Lafora Disease symptoms usually appear in the late stages of childhood and early adolescence. In most cases, patients develop normally for roughly the first ten years of their life. The first symptom to usually manifest is called a tonic-clonic seizure, a seizure that affects the entire body. Tonic-clonic grand mal seizures are characterized by extreme muscle tension and rapid muscle contractions. In other cases, the first symptom may be a seizure, induced by flickering light, characterized by staring for 1-10 seconds (absences or petit mal seizures) with momentary loss of responsiveness and a disconnection with the surrounding environment. Eventually, all develop the characteristic lightning-like muscular jerks that shake the shoulders, arms, legs or body and face. Such quick myoclonic spasms can affect a fragment of muscles in arms and shoulders on one side or both sides of the body and are triggered by touch, light or sound, appear almost continuously and are the reason for calling Lafora Disease a myoclonic epilepsy. Other symptoms include temporary blindness, visual hallucinations, depression, diminishing performance in school, ataxia (difficulty walking), and dementia.

In general, the following are symptoms that may indicate possible Lafora disease. If your child begins to demonstrate the combination of the following symtoms, immediately speak with your child’s doctor about Lafora Disease and about having a skin biopsy and mutation analyses.

• Tonic-clonic seizures (full body seizures)
• Flickering-light induced absence and myoclonic seizures
• Reports of temporary blindness
• Visual hallucinations
• Depression
• Unexplained diminishing academic performance
• Difficulty walking (ataxia)
• Problems in thinking (Dementia)

Both skin biopsy and mutation analyses are necessary to prove lafora disease.

·····

[WORK INSTRUCTIONS] According to the text on Lafora disease, which two tests are both necessary to prove the disease?

·····

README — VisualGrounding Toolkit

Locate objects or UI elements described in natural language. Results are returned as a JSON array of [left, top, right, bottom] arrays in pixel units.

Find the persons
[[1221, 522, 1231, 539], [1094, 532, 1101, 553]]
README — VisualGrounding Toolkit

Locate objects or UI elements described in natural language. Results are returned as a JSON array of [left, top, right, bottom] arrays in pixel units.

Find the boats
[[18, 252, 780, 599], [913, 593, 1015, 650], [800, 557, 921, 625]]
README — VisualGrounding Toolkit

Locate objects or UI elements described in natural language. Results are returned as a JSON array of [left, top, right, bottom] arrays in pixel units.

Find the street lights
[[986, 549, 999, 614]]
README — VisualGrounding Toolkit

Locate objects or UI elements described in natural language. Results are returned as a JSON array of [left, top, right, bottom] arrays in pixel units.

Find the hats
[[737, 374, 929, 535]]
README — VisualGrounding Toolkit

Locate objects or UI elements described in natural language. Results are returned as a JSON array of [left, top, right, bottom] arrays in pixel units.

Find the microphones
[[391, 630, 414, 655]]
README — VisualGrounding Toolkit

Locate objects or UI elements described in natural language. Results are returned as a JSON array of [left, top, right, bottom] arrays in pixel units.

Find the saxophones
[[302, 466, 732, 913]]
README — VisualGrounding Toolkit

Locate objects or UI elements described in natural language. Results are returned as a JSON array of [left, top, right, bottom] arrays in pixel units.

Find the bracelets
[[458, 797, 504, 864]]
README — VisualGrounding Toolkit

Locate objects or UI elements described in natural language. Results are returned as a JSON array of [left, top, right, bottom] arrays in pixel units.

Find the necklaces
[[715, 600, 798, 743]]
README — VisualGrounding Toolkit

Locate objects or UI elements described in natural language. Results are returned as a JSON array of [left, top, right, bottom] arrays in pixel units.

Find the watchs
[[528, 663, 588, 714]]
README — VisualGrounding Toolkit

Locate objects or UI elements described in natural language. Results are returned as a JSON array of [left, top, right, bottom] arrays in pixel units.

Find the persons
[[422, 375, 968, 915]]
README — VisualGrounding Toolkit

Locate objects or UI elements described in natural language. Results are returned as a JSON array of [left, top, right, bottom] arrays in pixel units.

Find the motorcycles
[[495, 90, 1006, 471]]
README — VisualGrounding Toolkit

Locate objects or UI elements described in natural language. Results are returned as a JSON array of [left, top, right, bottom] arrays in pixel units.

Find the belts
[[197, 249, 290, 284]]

·····

[RESPONSE TO THIS EXERCISE] A skin biopsy and mutation analyses.